[[ EXTRACTED RECORDS, beginning ]]

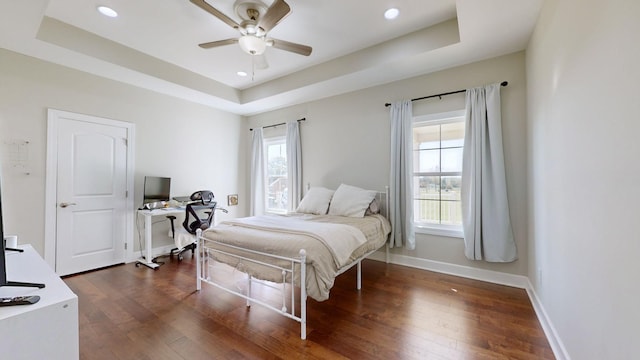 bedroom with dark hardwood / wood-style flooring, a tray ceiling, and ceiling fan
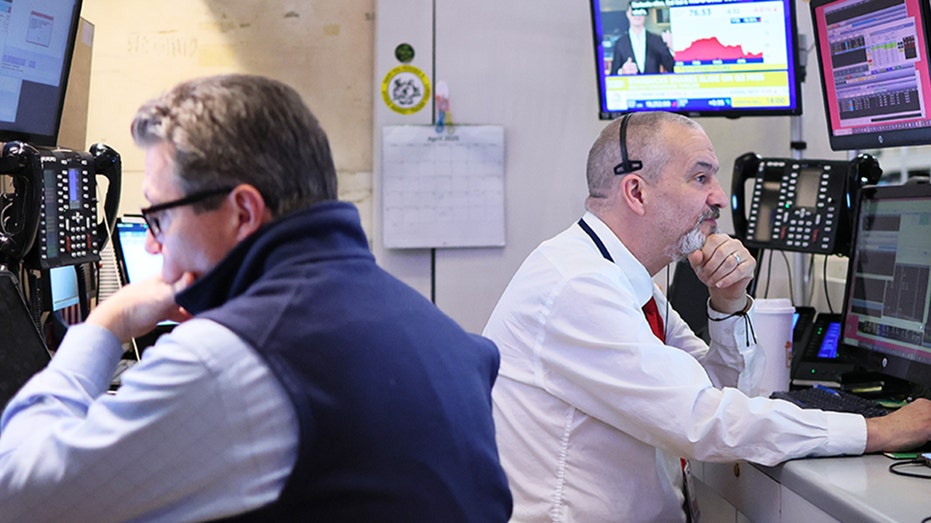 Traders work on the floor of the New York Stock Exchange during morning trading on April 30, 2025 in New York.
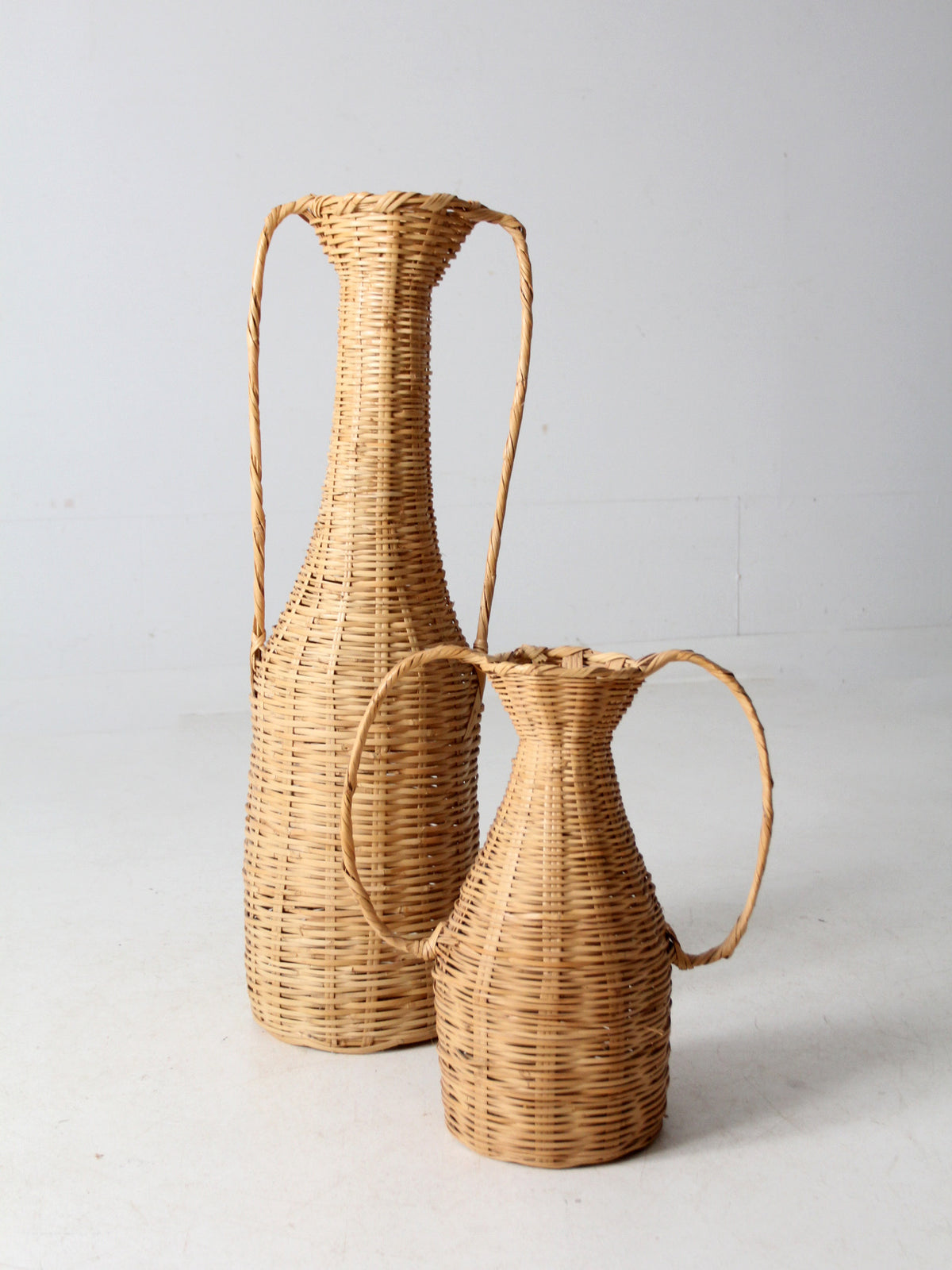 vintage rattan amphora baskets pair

[[ EXTRACTED RECORDS, end ]]
[[ EXTRACTED RECORDS, beginning ]]

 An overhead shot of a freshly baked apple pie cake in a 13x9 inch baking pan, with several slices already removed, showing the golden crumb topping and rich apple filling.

[[ EXTRACTED RECORDS, end ]]
[[ EXTRACTED RECORDS, beginning ]]

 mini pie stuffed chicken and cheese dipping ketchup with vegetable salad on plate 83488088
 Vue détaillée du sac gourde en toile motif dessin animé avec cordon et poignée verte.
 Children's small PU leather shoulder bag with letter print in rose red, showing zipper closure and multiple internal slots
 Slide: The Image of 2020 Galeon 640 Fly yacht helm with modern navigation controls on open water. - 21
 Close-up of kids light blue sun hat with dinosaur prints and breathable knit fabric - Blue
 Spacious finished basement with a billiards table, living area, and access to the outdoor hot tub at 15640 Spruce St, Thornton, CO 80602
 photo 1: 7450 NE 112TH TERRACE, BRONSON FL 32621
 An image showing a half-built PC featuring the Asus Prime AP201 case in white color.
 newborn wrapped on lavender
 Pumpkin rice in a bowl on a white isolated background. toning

[[ EXTRACTED RECORDS, end ]]

■ INSTRUCTIONS TO FOLLOW: Using the data above, retype exactly and only the lines from the one containing "Traders work on" up to and including the one containing "vintage rattan amphora baskets pair", with no pictures carried over.

■ EXERCISE OUTPUT:
 Traders work on the floor of the New York Stock Exchange during morning trading on April 30, 2025 in New York.
 vintage rattan amphora baskets pair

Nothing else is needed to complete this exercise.